Interest-bearing Loan or Trade?

For anyone seeking to avoid riba, it is necessary to clearly understand the distinction between riba and trade. The simplest way to accurately differentiate between the two is to write out a list of the rights and responsibilities involved in the transaction. If they resemble the rights and responsibilities in a lender/borrower relationship then it is a loan no matter what is said. If they resemble the rights and responsibilities of partners involved in an investment, then it is trade.

In trade one is fully committed to the subject of the trade with the risk of any potential loss and gain, while a loan is based on a predetermined return with the risk of default in repayment. Creating a planned, limited risk and incorporating it in the loan agreement does not make it a trade transaction. Rights and responsibilities come as a package which must be accepted as a whole or rejected as a whole. One cannot choose which rights and responsibilities to observe and which ones to ignore.

In a shariah lending relationship the following applies:

  • It is the lender’s right to have the money returned by an agreed upon date and time. It is acceptable for the lender to secure the loan with a lien, but only for the actual amount lent without any appreciation provisions. The lender is encouraged (but not obligated) to accept delay in payment should the borrower be in financial hardship. The amount returned must be equal to the amount lent, with NO increase, regardless of how long the loan is for. We are told that such a loan is considered a good deed which is rewarded, even more so if the lender accepts a delay in repayment.
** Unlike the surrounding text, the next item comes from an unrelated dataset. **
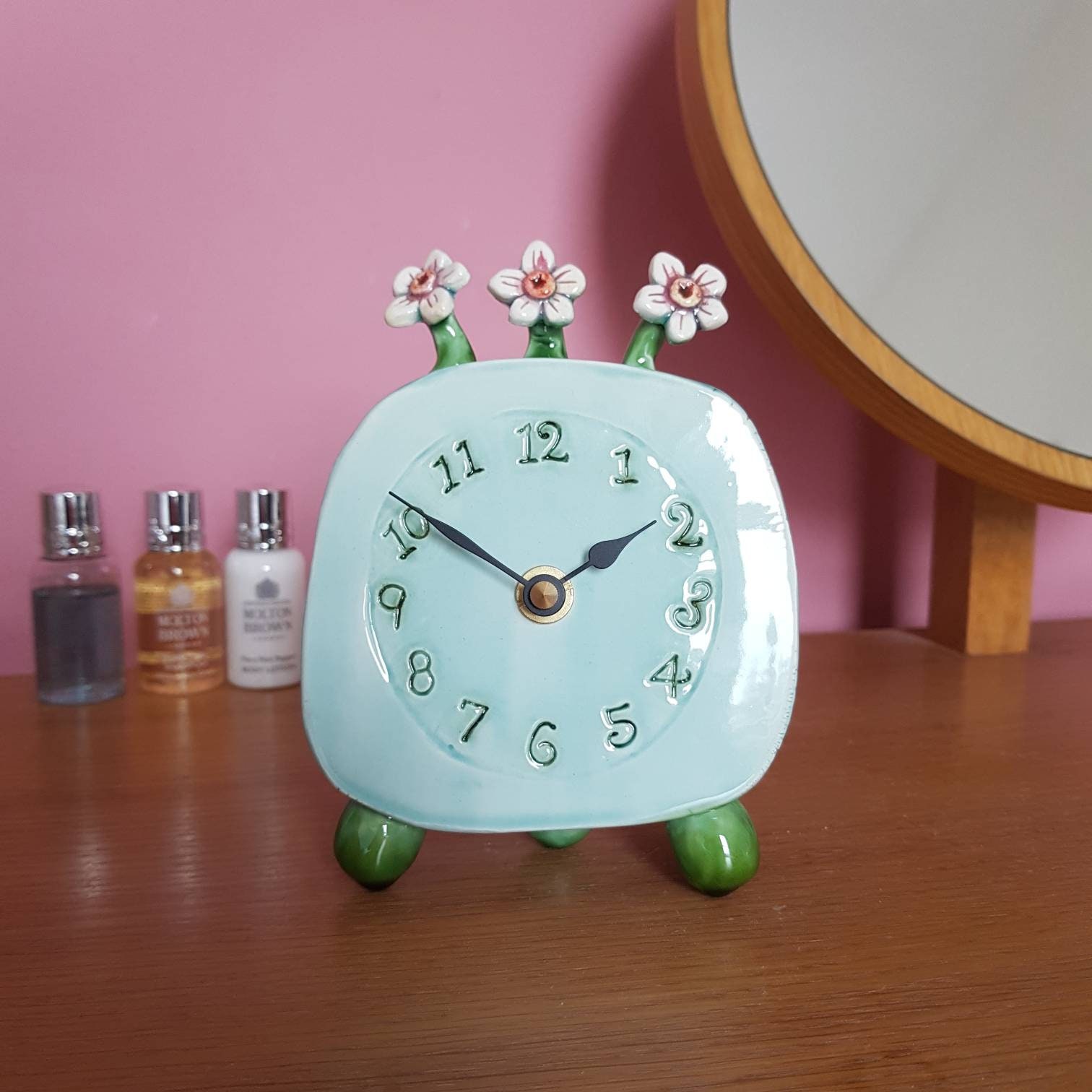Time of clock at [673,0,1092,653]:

Lending money in Islam is NOT a business model and the goal behind it is to help others, not to receive financial gain. This is why it is completely meaningless to have terms such as Islamic Mortgage or Shariah Lending in the context of revenue generating business because the two are completely contradictory in term and essence.

  • The borrower owes the lender money and has an obligation to ensure the safe and timely return of the loan without regard for his convenience or economic welfare unless it is very dire. He is bound until the Day of Judgment to return that money and therefore debt is generally discouraged unless it is a necessity. In fact, a borrower is spiritually bound by debt to the degree that he should take a lender’s permission to travel if there could be risk in traveling.


In a trading relationship the following applies:

  • All parties in a partnership or co-ownership have the rights and responsibilities of peers. Within a trade relationship, no partner owes money to the other or has an obligation to repay any money. Any money contributed by a partner is an investment that may increase or decrease. Profit and loss is proportionate to each partner’s investment or the share of trade agreed upon at the outset of the partnership. While the share is usually proportionate to the money invested, other factors can play a role such as the work of each partner (sweat equity). Once the partnership is formed and the share of each partner is set, all responsibility, gain, or loss is shared accordingly. This is the basis of musharaka (partnership) in shariah.

  • An investor who buys a property then resells it at a profit can do so within the bounds of a normal transaction. The seller (investor) may collect the sale price in installments but has nothing to do with the financial “time value of money” and the seller must own the property before any sale can occur. This is the basis of murabaha (profit) in shariah. Read more about what constitutes murabaha.

  • A third party may act as an intermediary or broker (such as a real estate agent), taking no risk yet taking a commission at the time of sale for services that facilitate the transaction. Such a commission is set and cannot be for money lent or credit extended, or related to the length of time it takes for the payment to be fully collected. In this case, the broker cannot be a co-owner, a seller or a financier.